Dr Stewart was conducting an evening surgery in nearby Dunfanaghy when the explosion happened.

He told the PA news agency: “I was at the scene an hour after the explosion. I grew up in the north during the Troubles, and it was like a bomb exploded and it reminded me of scenes we had in the 1970s.

“There were three fatalities taken out of the building and ambulances were taking the walking wounded to Letterkenny. There was girl trapped behind the counter. She could speak and they got her out soon and taken to hospital.

“She could tell rescuers who was at the till in front of her and those poor souls took the brunt of it.

“The top two floors came into the shop. The back of the shop was blown out as well, so some people were able to escape through the back.

“There were local people tearing at the rubble and forming human chains and handing blocks to each other.

“We knew the names of the people who hadn’t come home and their family members were worried sick. Our worst fears were later confirmed.

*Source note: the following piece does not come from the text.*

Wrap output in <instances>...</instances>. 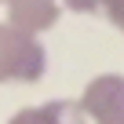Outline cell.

“Creeslough has 400 people, so it’s about 2.5% of the population gone. There were heroic efforts made by local people. Two of the shop staff working on Friday went back into the shop twice to rescue people.

“It was a long night waiting for news but there was a huge effort by everyone. It is the worst tragedy we have ever had.

“I don’t know how we will put everything back together but we will get lots of support.”

Dr Stewart was involved in the emergency response in the aftermath of the blast. He was given the task of looking after the bodies of victims.

“Sadly I was put in charge of the fatalities. We had to find a quiet building,” he said.

“And then I was involved in trying to identify them and bringing in family members, so that was very difficult.”